■ Trecho fornecido ■
☆ ☆ ☆

Excepcionalmente dotado com o mais forte grupo muscular
em toda a natureza, é capaz de dar marcha-a-ré em pleno
vôo. Uma maravilhosa família de aves, cujo estilo de vôo
tem sido, infelizmente, copiado por nossas maiores
empresas aéreas. O trágico andamento de nossa aviação,
que se complica a cada dia que passa, é analisado agora,
tendo por pano de fundo a comédia-bufa protagonizada
pela Tam e Varig.
Annus Horribilus
Há pouco mais de um ano, em 6 de fevereiro de 2003, a
Tam e a Varig anunciaram a assinatura de um Protocolo de
Intenções que levaria à fusão das duas maiores empresas
aéreas brasileiras. Começava aí uma das mais conturbadas
fases da recente história de nossa aviação comercial.
O ano de 2002 transcorreu de forma terrível para a
aviação nacional: o número de passageiros caiu
brutalmente. Ano de eleição, com Lula prometendo ganhar,
assustou as alas mais conservadoras do empresariado,
que, desconfiadas, adiaram investimentos: o desemprego e
a erosão de renda se fizeram sentir com toda força. O
dólar bateu na casa dos R$ 3,80, inviabilizando o sonho
das viagens internacionais e esvaziando sobretudo os
jatos da Varig, empresa que domina quase 90% da oferta
internacional.
Enquanto isso, a Tam recebia toda semana um novo jato,
herança de uma grande encomenda feita nos anos
pré-Alqaedianos. Chegavam sem parar ao Brasil, vindos
direto da fábrica, uma reluzente frota de novíssimos
A320, A319 e mais evidente ainda, cinco A330-200 que a
empresa esperava utilizar na expansão de seus serviços
internacionais. Frankfurt, Madrid, New York eram alguns
dos destinos que a companhia do tapete vermelho
pretendia operar. Porém, a Tam havia cortado quase todas
estas rotas, sobretudo após a morte do Cmte. Rolim, em
julho de 2001. Assim mesmo, a empresa ia recebendo os
jatos e os deixava no solo, com baixíssimos níveis de
utilização diária.

☆ ☆ ☆

■ Dados disponíveis ■
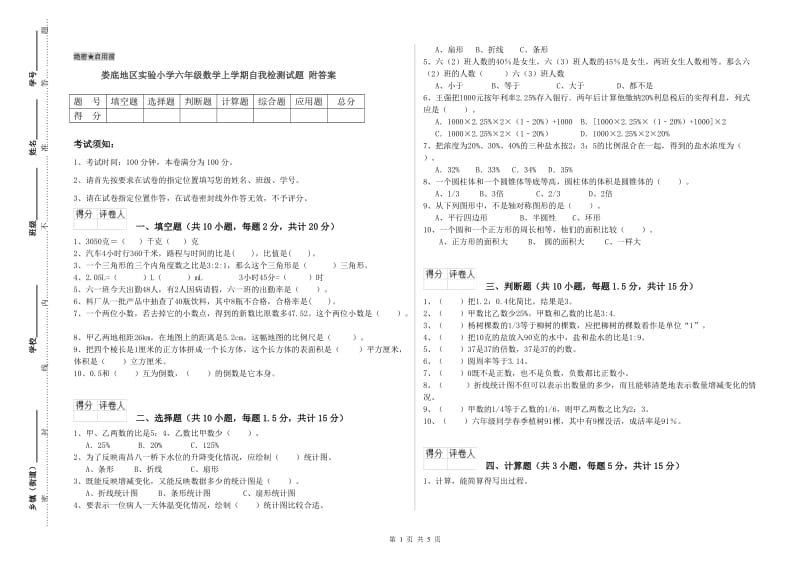 娄底地区实验小学六年级数学上学期自我检测试题 附答案.doc_第1页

☆ ☆ ☆

■ O que fazer ■
Reproduza ao pé da letra a passagem do texto sobre a aviação comercial brasileira que vai de "Excepcionalmente dotado com" a "nossa aviação comercial.".

■ Resultado do exercício ■
Excepcionalmente dotado com o mais forte grupo muscular
em toda a natureza, é capaz de dar marcha-a-ré em pleno
vôo. Uma maravilhosa família de aves, cujo estilo de vôo
tem sido, infelizmente, copiado por nossas maiores
empresas aéreas. O trágico andamento de nossa aviação,
que se complica a cada dia que passa, é analisado agora,
tendo por pano de fundo a comédia-bufa protagonizada
pela Tam e Varig.
Annus Horribilus
Há pouco mais de um ano, em 6 de fevereiro de 2003, a
Tam e a Varig anunciaram a assinatura de um Protocolo de
Intenções que levaria à fusão das duas maiores empresas
aéreas brasileiras. Começava aí uma das mais conturbadas
fases da recente história de nossa aviação comercial.